The habitat
Here is what twenty years of sitting with people taught me. Everybody’s story, when you stay long enough for the real version, is about someone who stayed or someone who left.
The man who built a company — ask on the third session, not the first, and he tells you about a coach in ninth grade. The woman who can’t hold a job — stay past intake and she describes the year every adult disappeared at once. Agency is real. Of course it is. But it is not a possession. It is closer to a living thing that needs a particular habitat.

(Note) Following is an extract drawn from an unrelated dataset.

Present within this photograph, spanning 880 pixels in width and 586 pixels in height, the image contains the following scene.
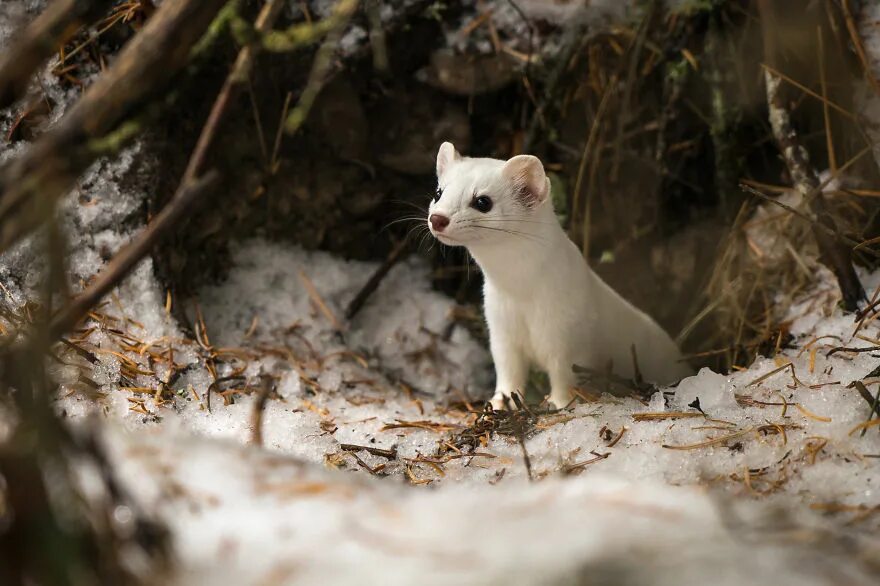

The individual agency camp says the person is where responsibility lives. The structural determinists say the system is where causation lives. Both are arguing about the wrong unit. The billionaire’s decisions are real. The homeless veteran’s constraints are real. But listen past the performance of having it together and you hear the same architecture underneath. The billionaire built everything inside a web of mentors, investors, a spouse who absorbed costs. Remove three and the empire doesn’t exist. The veteran’s web collapsed — the unit disbanded, the VA delayed, the marriage buckled.
His agency didn’t evaporate because he lacked character. It evaporated because agency requires relational infrastructure, and his was destroyed. What conditions make agency possible? Secure attachment produces a nervous system capable of self-regulation. Regulation enables sustained effort. Attachment is not a property of the child. It is a property of the relationship.
Where we concede ground: If agency is always relational, nobody is ever at fault — philosophically coherent and practically monstrous.
What would change our mind: A longitudinal study showing relational quality adds zero predictive power beyond structure and individual capacity.